Laboratory features of invasive community-onset methicillin-resistant Staphylococcus aureus - correlation with clinical features in a prospective case-control study

  • Michael Wehrhahn, Australia
  • Ms Julie Pearson, Gram Positive Bacteria Typing and Research Unit, School of Biomedical Sciences, Curtin University of Technology, Australia
  • Dr Frances O'Brien, Gram Positive Bacteria Typing and Research Unit, School of Biomedical Sciences, Curtin University of Technology, Australia
  • Ms Hui Tan, Gram Positive Bacteria Typing and Research Unit, School of Biomedical Sciences, Curtin University of Technology, Australia
  • Dr James Robinson, Department of Microbiology and Infectious Diseases, Royal Perth Hospital and PathWest Laboratory Services WA, Perth, Australia
  • Ms Rebecca Lee, Department of Microbiology and Infectious Diseases, Royal Perth Hospital and PathWest Laboratory Services WA, Perth, Australia
  • Geoff Coombs, Department of Microbiology and Infectious Diseases, Royal Perth Hospital and PathWest Laboratory Services WA, Perth, Australia
  • Dr Ronan Murray, Department of Microbiology and Infectious Diseases, Royal Perth Hospital and PathWest Laboratory Services WA, Perth, Australia

    • Objective: To compare the laboratory features of isolates from invasive community-onset methicillin-resistant Staphylococcus aureus (cMRSA) infections with those caused by methicillin-susceptible S. aureus (cMSSA) and relate these findings to clinical data.

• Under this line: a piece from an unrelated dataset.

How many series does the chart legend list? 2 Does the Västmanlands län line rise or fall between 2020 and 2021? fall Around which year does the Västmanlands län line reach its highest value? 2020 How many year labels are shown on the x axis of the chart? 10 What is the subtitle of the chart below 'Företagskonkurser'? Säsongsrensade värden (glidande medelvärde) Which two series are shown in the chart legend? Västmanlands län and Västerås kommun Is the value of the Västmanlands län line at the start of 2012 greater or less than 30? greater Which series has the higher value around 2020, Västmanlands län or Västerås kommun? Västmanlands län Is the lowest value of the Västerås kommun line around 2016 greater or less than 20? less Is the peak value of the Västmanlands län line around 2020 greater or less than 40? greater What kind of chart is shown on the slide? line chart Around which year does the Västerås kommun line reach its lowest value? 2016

    Methods: Patients with invasive cMRSA infection were identified prospectively at two tertiary hospitals in Western Australia from April 2006 to April 2008. Two contemporaneous cMSSA cases acted as controls. Phenotypic and genotypic typing including Panton-Valentine leukocidin (PVL) PCR was performed on all isolates, and results correlated with clinical data.

    Results: 150 episodes of invasive S. aureus infection were studied (50 cMRSA and 100 cMSSA). Susceptibility testing revealed 44% of cMRSA isolates were resistant to clindamycin whilst 19% of cMSSA isolates retained susceptibility to penicillin. The PVL genes were present in 27% of all isolates (30% of cMRSA and 25% of cMSSA isolates respectively). PVL-positive S. aureus infection was associated with indigenous ethnicity (58% vs 20%, p <0.001), younger age (median age 35y vs 55y, p <0.001) and was more likely in isolates from skin and soft tissue infections (52% vs 16%, p<0.001). Markers of illness severity (SAPS II scores and length of stay) were significantly lower in patients with PVL-positive S. aureus infection (8 vs 21, p=0.001; 5.5d vs 16d, p<0.001 respectively), however all-cause 30-day mortality was not significantly different (5% vs 9%, p=0.4). Molecular typing demonstrated that most cMRSA isolates were the three most common cMRSA clones in our region: ST1-MRSA-IV (30%), ST78-MRSA-IV (20%) and ST93-MRSA-IV (20%). The remaining 30% comprised ST5-MRSA-IV, ST22-MRSA-IV, ST30-MRSA-IV, and ST45-MRSA-IV. cMSSA isolates were more heterogenous, with the commonest clones being ST93-MSSA (20%), ST47-MSSA (10%) and ST15-MSSA (10%). The majority of PVL-positive strains were ST93-MRSA-IV, ST30-MRSA-IV and ST93-MSSA.

    Conclusions: PVL was present in the minority of cMRSA isolates (30%), but in a surprisingly large proportion (25%) of cMSSA isolates. Infection with PVL-positive S.aureus was associated with younger age, indigenous ethnicity, skin and soft tissue infections, less morbidity and similar mortality compared to those with invasive PVL-negative S. aureus infection. A small number of clones are responsible for the majority of invasive cMRSA infection in our region, in contrast to the greater variety of clones causing invasive cMSSA infection.